Dissertationes Academiae Artium Estoniae 15
Author: Andres Kurg
Supervisor: Katrin Kivimaa
Editor: Justin Ions
Design: Indrek Sirkel
In English
256 pages
Published by the Estonian Academy of Arts, Tallinn 2014
Andres Kurg’s PhD thesis examines a group of artists, designers and architects who operated at the end of the 1960s in Tallinn. Their work was based on the new discourses and institutions of the Khrushchev’s thaw era and the subsequent period – technical aesthetics, information theory and cybernetics – although they became quite critical of these discourses in the second half of the 1970s.
The central issue of the thesis is how alternative art in the Soviet Union associated with the changes in spatial environment and in subject-creation, and whether it thus makes sense to call this art ‘unofficial’. The opposition of unofficial and official art, typical of late Soviet art, is studied here as part of a broader dichotomy of the public and the private, which has structured several treatments of socialist societies.

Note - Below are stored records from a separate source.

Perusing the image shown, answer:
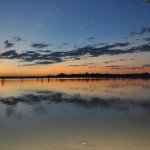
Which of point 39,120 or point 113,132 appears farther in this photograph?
point 39,120

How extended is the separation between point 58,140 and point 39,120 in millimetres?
5048

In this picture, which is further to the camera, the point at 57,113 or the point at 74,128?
the point at 57,113

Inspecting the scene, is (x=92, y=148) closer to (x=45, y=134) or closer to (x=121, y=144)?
(x=121, y=144)

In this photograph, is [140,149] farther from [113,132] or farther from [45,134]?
[45,134]

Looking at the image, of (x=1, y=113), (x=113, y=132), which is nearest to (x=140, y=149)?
(x=113, y=132)

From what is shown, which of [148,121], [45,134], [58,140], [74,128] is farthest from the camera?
[148,121]

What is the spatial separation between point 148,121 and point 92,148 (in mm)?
6203

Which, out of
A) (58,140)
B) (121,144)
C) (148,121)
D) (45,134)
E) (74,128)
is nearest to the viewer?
(121,144)

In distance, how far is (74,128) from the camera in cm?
1405

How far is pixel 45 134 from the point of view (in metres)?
12.7

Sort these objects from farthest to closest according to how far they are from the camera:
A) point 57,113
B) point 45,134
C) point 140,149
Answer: point 57,113
point 45,134
point 140,149

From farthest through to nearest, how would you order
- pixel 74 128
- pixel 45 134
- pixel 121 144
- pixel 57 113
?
pixel 57 113 → pixel 74 128 → pixel 45 134 → pixel 121 144

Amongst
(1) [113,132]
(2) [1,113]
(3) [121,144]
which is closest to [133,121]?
(1) [113,132]

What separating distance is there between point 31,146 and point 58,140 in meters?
1.29
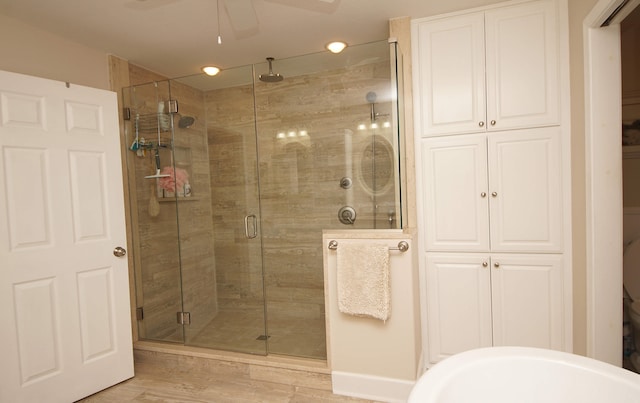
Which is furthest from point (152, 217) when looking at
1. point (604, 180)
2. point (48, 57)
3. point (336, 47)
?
point (604, 180)

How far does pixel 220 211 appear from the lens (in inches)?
112

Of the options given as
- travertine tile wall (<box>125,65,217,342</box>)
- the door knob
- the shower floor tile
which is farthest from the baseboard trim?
the door knob

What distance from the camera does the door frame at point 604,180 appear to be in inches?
61.2

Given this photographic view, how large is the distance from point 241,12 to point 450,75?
1392mm

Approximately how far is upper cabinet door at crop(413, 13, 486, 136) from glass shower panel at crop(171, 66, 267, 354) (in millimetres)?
1356

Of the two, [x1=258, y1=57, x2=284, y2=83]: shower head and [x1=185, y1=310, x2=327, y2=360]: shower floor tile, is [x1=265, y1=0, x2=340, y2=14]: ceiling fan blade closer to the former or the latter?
[x1=258, y1=57, x2=284, y2=83]: shower head

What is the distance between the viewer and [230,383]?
222 cm

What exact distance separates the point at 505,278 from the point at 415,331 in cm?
72

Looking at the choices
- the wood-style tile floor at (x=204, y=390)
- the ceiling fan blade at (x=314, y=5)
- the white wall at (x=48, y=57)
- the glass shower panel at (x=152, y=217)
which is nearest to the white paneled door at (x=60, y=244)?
the wood-style tile floor at (x=204, y=390)

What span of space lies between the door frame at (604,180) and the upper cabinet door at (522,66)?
1.08ft

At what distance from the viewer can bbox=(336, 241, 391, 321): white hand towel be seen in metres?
1.89

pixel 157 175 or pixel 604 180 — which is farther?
pixel 157 175

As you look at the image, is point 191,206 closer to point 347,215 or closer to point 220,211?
point 220,211

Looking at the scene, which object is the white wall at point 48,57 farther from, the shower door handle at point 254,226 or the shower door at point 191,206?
the shower door handle at point 254,226
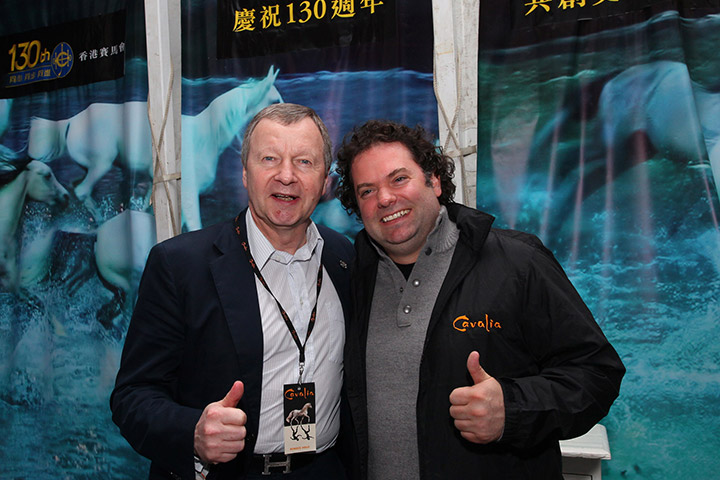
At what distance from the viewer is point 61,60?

It becomes evident that several changes that are today in full swing have their history in the works of artists in Tallinn in the 1970s and in discussions resonating in them. Tackling the notion of unofficial art and examining works of art and architecture in connection with spatial context and changes of subjectivity are presented in articles that constitute the PhD thesis. The articles were published between 2009 and 2012 and each concentrates on one case in the work of architects and artists in Tallinn from the late 1960s onwards.